**TEXT UNDER STUDY**
· · ·
I cannot duplicate your results. I have entered, per your instructions, this line into /etc/config/dhcp (and did the "restart").

        list address '/mediacategory5.com/127.0.0.1'

My result is that I don't get an "Addresses" popup in LuCI at all (like the one in your picture). Thus, no question of "5" showing up there or not.

I could not follow your instructions on using LuCI (for entering hosts) because, again, the "Addresses" popup is not there.

My earlier reply to you was about entering "/mediacategory2.com/127.0.0.1" into LuCI's "DNS forwardings" popup, which is indeed mixing up your instructions with vgaetera's. Sorry about that.

I am using a release 19.07.8 for "ath79". I believe the release simply does not give me "Addresses."

Ok, now I see the confusion. I made the tests with release 21.02. I have another device with release 19.07.8 installed and the corresponding field in LuCI is missing. However the option is available and it works as expected. You could try UCI:

uci add_list dhcp.@dnsmasq[0].address="/mediacategory.com/127.0.0.1"
uci add_list dhcp.@dnsmasq[0].address="/mediacategory2.com/127.0.0.1"
uci add_list dhcp.@dnsmasq[0].address="/mediacategory3.com/127.0.0.1"
· · ·
**TASKS AND EXERCISES**
(a) Translate this sentence from the DHCP configuration text into Spanish: "I have another device with release 19.07.8 installed and the corresponding field in LuCI is missing."
(b) Based on the DHCP configuration text, say whether each statement agrees with it, and quote the words that decide it: (i) The tests were made with release 21.02. (ii) On release 19.07.8 the address option does not work. (iii) An earlier reply concerned an entry in LuCI's "DNS forwardings" popup.
The lines after this come from a separate source.

**DATASET CONTENT**
· · ·
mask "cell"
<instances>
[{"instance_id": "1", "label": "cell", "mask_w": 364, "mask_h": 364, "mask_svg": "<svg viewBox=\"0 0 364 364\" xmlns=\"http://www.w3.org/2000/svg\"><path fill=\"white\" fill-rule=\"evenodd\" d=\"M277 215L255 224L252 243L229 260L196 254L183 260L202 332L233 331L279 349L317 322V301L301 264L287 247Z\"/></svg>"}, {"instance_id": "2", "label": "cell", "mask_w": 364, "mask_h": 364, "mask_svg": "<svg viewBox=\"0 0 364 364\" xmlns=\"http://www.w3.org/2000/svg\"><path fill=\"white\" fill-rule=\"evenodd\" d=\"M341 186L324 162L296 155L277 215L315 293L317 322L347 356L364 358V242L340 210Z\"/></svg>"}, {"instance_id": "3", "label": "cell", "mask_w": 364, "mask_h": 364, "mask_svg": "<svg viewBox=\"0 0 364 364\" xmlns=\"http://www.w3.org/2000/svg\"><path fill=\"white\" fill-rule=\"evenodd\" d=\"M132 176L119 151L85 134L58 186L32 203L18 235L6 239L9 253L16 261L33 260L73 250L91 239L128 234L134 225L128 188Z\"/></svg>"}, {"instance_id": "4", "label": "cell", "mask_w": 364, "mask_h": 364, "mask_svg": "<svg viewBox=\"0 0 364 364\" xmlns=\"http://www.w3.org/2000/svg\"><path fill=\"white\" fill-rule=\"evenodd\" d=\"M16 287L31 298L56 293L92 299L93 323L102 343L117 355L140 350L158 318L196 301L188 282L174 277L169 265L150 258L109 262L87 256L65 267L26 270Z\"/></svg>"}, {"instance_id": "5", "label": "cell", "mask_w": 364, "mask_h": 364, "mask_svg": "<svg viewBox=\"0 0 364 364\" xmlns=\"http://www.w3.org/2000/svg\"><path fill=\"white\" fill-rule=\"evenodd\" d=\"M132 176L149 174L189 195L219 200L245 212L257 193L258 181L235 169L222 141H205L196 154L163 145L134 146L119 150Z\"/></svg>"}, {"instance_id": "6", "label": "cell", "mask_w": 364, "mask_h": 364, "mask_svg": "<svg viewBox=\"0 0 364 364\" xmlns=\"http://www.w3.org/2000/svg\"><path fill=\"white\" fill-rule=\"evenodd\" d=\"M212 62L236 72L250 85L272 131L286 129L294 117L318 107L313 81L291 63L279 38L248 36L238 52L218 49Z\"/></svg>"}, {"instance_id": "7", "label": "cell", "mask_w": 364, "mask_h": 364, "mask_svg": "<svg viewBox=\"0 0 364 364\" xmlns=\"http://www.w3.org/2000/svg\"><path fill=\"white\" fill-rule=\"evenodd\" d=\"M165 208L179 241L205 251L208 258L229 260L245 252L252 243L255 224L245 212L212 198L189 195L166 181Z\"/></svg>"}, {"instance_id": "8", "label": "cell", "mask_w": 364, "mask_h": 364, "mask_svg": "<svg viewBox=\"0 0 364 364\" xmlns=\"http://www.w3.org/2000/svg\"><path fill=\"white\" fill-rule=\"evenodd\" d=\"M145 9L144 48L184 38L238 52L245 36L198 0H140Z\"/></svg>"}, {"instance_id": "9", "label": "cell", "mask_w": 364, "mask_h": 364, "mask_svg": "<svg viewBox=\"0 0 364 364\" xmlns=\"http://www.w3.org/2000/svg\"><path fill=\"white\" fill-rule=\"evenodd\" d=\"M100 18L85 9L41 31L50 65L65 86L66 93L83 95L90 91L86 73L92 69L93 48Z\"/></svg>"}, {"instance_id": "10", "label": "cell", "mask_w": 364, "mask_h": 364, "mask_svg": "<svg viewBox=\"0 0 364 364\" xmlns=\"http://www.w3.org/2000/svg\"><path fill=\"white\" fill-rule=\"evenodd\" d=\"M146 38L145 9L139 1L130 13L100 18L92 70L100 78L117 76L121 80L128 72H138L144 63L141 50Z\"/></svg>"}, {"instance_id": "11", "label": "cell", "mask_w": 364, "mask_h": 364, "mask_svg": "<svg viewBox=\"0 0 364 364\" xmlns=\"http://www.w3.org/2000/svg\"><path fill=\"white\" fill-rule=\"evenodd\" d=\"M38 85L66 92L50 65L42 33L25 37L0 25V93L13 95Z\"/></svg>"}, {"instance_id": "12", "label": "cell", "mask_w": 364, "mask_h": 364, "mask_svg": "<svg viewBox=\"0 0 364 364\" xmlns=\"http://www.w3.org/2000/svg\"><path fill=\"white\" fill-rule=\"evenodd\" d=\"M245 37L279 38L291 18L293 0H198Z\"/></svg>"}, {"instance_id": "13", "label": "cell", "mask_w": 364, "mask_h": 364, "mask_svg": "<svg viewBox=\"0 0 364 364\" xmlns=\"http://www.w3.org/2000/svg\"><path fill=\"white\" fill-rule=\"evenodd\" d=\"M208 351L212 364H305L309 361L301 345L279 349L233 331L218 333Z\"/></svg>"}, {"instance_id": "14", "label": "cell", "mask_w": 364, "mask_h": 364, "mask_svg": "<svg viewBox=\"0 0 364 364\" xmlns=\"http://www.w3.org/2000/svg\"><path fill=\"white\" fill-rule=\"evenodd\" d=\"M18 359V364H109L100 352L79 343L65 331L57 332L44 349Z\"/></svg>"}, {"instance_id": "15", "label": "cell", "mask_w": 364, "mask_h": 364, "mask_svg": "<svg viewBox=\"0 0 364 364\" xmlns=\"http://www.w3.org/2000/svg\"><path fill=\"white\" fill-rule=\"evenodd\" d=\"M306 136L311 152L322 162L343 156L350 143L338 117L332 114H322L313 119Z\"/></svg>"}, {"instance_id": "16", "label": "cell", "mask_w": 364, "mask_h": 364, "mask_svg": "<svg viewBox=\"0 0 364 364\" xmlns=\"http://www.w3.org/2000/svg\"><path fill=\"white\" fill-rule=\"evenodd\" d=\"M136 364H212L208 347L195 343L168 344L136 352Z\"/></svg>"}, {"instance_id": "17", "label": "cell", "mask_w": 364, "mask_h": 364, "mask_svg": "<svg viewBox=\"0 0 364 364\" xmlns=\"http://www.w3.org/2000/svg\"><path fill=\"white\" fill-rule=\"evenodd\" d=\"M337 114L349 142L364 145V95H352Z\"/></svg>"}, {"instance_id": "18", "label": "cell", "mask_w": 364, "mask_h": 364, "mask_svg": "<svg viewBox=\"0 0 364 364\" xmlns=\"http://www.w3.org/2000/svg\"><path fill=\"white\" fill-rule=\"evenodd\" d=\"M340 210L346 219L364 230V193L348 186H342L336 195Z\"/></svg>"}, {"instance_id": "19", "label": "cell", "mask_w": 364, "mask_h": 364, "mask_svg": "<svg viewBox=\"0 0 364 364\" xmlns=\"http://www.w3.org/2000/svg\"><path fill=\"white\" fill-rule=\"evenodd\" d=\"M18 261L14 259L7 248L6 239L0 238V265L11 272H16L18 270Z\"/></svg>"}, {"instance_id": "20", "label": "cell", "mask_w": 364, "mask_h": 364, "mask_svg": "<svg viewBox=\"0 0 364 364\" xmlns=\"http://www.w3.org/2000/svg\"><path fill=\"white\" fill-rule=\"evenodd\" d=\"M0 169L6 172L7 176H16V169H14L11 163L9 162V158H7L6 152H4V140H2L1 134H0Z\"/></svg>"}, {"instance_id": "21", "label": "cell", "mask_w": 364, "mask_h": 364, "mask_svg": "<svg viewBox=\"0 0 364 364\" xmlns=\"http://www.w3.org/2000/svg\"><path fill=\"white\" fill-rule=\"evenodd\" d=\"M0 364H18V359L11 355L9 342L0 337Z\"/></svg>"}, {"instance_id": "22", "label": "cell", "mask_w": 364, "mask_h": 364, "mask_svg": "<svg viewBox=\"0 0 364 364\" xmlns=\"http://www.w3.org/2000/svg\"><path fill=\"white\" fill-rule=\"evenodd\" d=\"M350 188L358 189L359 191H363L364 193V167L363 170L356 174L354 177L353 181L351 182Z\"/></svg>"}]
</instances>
· · ·
**PER-TASK ANSWERS**
(a) Tengo otro dispositivo con la versión 19.07.8 instalada y el campo correspondiente en LuCI no aparece.

(b)
(i) Yes: "I made the tests with release 21.02."
(ii) No: "However the option is available and it works as expected."
(iii) Yes: "My earlier reply to you was about entering "/mediacategory2.com/127.0.0.1" into LuCI's "DNS forwardings" popup"